_Goal of the exercise_
Lay out the material from the line containing "Having the point" through the line containing "257 centimetres", both included, as a numbered list with the blank lines omitted.

═══ Material to process

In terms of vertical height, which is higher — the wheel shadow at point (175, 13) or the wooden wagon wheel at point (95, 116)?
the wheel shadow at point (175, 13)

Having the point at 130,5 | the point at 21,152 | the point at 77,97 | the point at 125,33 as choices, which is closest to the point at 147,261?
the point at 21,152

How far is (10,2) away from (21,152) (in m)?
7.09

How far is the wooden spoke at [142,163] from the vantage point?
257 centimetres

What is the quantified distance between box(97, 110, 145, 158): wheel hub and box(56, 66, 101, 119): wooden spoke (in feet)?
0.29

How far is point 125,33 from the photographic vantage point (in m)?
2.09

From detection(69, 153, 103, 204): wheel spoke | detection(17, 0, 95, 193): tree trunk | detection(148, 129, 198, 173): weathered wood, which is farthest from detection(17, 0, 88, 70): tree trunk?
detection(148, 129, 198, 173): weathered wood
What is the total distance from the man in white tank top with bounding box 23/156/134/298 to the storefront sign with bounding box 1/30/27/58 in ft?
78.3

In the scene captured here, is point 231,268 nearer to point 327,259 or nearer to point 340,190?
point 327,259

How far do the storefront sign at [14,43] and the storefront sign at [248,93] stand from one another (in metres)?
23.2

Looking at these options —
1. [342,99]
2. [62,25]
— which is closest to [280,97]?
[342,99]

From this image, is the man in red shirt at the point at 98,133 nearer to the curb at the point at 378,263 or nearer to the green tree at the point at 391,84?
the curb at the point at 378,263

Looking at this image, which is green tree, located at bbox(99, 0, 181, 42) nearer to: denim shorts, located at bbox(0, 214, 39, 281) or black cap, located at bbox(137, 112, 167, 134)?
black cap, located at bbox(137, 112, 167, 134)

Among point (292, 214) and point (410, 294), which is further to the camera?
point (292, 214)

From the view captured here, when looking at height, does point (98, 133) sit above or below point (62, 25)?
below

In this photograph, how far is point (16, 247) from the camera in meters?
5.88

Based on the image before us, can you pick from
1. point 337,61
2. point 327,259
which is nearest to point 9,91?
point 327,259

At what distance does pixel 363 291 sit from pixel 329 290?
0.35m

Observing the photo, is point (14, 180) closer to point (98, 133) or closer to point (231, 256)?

══════

_Correct response_
1. Having the point at 130,5 | the point at 21,152 | the point at 77,97 | the point at 125,33 as choices, which is closest to the point at 147,261?
2. the point at 21,152
3. How far is (10,2) away from (21,152) (in m)?
4. 7.09
5. How far is the wooden spoke at [142,163] from the vantage point?
6. 257 centimetres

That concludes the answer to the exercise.